==== DATASET RECORDS ====

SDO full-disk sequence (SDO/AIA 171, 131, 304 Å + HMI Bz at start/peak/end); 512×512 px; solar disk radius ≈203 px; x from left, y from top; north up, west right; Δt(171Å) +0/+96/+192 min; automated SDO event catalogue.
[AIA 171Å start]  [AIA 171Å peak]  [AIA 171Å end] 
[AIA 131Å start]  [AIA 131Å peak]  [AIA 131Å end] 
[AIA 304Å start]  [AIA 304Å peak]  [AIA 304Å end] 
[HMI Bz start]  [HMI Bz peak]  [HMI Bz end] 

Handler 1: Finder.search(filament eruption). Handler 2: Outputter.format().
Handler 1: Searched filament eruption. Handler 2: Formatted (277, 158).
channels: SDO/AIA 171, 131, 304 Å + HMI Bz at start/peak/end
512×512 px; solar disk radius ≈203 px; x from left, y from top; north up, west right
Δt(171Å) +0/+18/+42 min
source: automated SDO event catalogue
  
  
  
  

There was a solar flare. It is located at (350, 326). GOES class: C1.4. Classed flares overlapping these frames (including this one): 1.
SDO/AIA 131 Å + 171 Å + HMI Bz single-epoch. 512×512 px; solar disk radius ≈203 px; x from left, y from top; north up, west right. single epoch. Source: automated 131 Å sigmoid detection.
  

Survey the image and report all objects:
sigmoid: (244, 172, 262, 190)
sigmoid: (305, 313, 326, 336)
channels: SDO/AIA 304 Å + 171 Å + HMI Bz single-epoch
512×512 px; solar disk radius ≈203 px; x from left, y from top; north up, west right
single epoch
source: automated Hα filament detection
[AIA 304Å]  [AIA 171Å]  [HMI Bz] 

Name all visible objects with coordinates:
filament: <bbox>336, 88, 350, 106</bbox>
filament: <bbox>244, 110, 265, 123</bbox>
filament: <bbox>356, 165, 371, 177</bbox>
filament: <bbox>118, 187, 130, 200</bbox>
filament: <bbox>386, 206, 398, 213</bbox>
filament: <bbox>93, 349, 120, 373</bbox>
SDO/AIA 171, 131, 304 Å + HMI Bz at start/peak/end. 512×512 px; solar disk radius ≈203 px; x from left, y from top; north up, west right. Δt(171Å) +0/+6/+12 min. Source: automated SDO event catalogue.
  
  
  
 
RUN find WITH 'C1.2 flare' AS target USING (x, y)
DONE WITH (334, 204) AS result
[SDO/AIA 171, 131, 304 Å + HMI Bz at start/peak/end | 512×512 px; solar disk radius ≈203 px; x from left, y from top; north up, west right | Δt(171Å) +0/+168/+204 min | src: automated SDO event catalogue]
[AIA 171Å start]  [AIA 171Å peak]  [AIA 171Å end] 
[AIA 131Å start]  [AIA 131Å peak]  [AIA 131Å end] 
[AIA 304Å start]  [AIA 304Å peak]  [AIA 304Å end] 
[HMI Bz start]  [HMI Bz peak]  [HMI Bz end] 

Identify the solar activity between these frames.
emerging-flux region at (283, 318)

====

» WRITTEN INSTRUCTION
Reproduce the data from its beginning through the line containing "filament: <bbox>93, 349, 120, 373</bbox>", substituting "photospheric limb radius" for every occurrence of "solar disk radius" and leaving all else unchanged.

» OUTPUT BELOW
SDO full-disk sequence (SDO/AIA 171, 131, 304 Å + HMI Bz at start/peak/end); 512×512 px; photospheric limb radius ≈203 px; x from left, y from top; north up, west right; Δt(171Å) +0/+96/+192 min; automated SDO event catalogue.
[AIA 171Å start]  [AIA 171Å peak]  [AIA 171Å end] 
[AIA 131Å start]  [AIA 131Å peak]  [AIA 131Å end] 
[AIA 304Å start]  [AIA 304Å peak]  [AIA 304Å end] 
[HMI Bz start]  [HMI Bz peak]  [HMI Bz end] 

Handler 1: Finder.search(filament eruption). Handler 2: Outputter.format().
Handler 1: Searched filament eruption. Handler 2: Formatted (277, 158).
channels: SDO/AIA 171, 131, 304 Å + HMI Bz at start/peak/end
512×512 px; photospheric limb radius ≈203 px; x from left, y from top; north up, west right
Δt(171Å) +0/+18/+42 min
source: automated SDO event catalogue
  
  
  
  

There was a solar flare. It is located at (350, 326). GOES class: C1.4. Classed flares overlapping these frames (including this one): 1.
SDO/AIA 131 Å + 171 Å + HMI Bz single-epoch. 512×512 px; photospheric limb radius ≈203 px; x from left, y from top; north up, west right. single epoch. Source: automated 131 Å sigmoid detection.
  

Survey the image and report all objects:
sigmoid: (244, 172, 262, 190)
sigmoid: (305, 313, 326, 336)
channels: SDO/AIA 304 Å + 171 Å + HMI Bz single-epoch
512×512 px; photospheric limb radius ≈203 px; x from left, y from top; north up, west right
single epoch
source: automated Hα filament detection
[AIA 304Å]  [AIA 171Å]  [HMI Bz] 

Name all visible objects with coordinates:
filament: <bbox>336, 88, 350, 106</bbox>
filament: <bbox>244, 110, 265, 123</bbox>
filament: <bbox>356, 165, 371, 177</bbox>
filament: <bbox>118, 187, 130, 200</bbox>
filament: <bbox>386, 206, 398, 213</bbox>
filament: <bbox>93, 349, 120, 373</bbox>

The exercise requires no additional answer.